_INFORMATION SUPPLIED:_
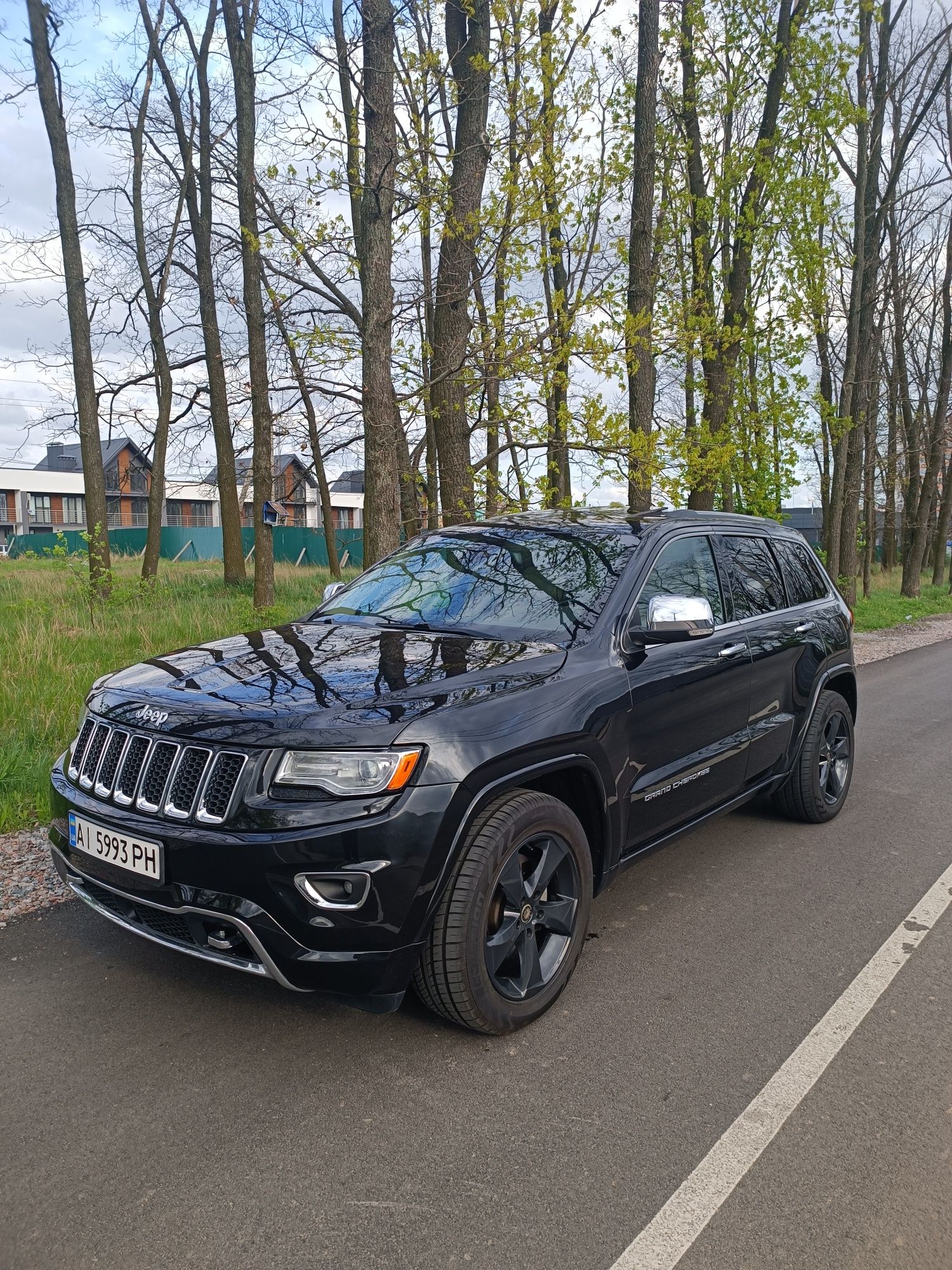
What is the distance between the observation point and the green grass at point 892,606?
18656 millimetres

==

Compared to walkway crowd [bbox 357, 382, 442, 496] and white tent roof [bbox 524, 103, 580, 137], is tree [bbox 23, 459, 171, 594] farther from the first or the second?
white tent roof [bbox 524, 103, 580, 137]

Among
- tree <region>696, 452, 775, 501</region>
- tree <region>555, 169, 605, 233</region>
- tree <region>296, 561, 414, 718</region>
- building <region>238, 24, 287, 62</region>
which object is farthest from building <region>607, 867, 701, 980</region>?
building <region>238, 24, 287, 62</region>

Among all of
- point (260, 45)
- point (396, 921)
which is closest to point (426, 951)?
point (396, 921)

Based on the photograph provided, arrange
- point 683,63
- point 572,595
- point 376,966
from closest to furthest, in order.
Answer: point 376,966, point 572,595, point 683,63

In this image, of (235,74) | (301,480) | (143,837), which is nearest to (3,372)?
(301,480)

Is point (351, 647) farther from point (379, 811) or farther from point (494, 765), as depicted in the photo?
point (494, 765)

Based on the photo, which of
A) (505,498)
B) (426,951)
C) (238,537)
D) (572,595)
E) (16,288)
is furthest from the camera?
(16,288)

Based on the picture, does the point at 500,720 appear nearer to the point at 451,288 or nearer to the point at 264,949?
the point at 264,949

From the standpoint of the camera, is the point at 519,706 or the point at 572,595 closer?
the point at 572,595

_OBJECTIVE:_ Convert the part of the material that opens with the line containing "What is the" and closes with the line containing "18656 millimetres" into a two-column CSV with the columns "prompt" and "response". Give one row per item, with its text and its answer each in a single quoted field and any line breaks replaced by spaces.

_RESULT OF THE TASK:_
prompt,response
"What is the distance between the observation point and the green grass at point 892,606?","18656 millimetres"